By Yingjie Hu, Krzysztof Janowicz, Sathya Prasad, and Song Gao
Transactions in GIS, Volume 19, Issue 3, June 2015, Pages 398–416
“Geoportals provide integrated access to geospatial resources, and enable both authorities and the general public to contribute and share data and services. An essential goal of geoportals is to facilitate the discovery of the available resources. Such a process relies heavily on the quality of metadata. While multiple metadata standards have been established, data contributers may adopt different standards when sharing their data via the same geoportal. This is especially the case for user-generated content where various terms and topics can be introduced to describe similar datasets. While this heterogeneity provides a wealth of perspectives, it also complicates resource discovery. With the fast development of the Semantic Web technologies, there is a rise of Linked-Data-driven portals. Although these novel portals open up new ways to organize metadata and retrieve resources, they lack effective semantic search methods.
“This article addresses the two challenges discussed above, namely the topic heterogeneity brought by multiple metadata standards and the lack of established semantic search in Linked-Data-driven geoportals. To harmonize the metadata topics, we employ a natural language processing method, namely Labeled Latent Dirichlet Allocation (LLDA), and train it using standardized metadata from Data.gov.
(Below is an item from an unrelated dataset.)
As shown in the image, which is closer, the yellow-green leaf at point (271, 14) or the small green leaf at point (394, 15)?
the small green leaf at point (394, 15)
With respect to semantic search, we construct thematic and geographic matching features from the textual metadata descriptions, and train a regression model via a human participants experiment. We evaluate our methods by examining their performances in addressing the two issues. Finally, we implement a semantics-enabled and Linked-Data-driven prototypical geoportal using a sample dataset from Esri’s ArcGIS Online.”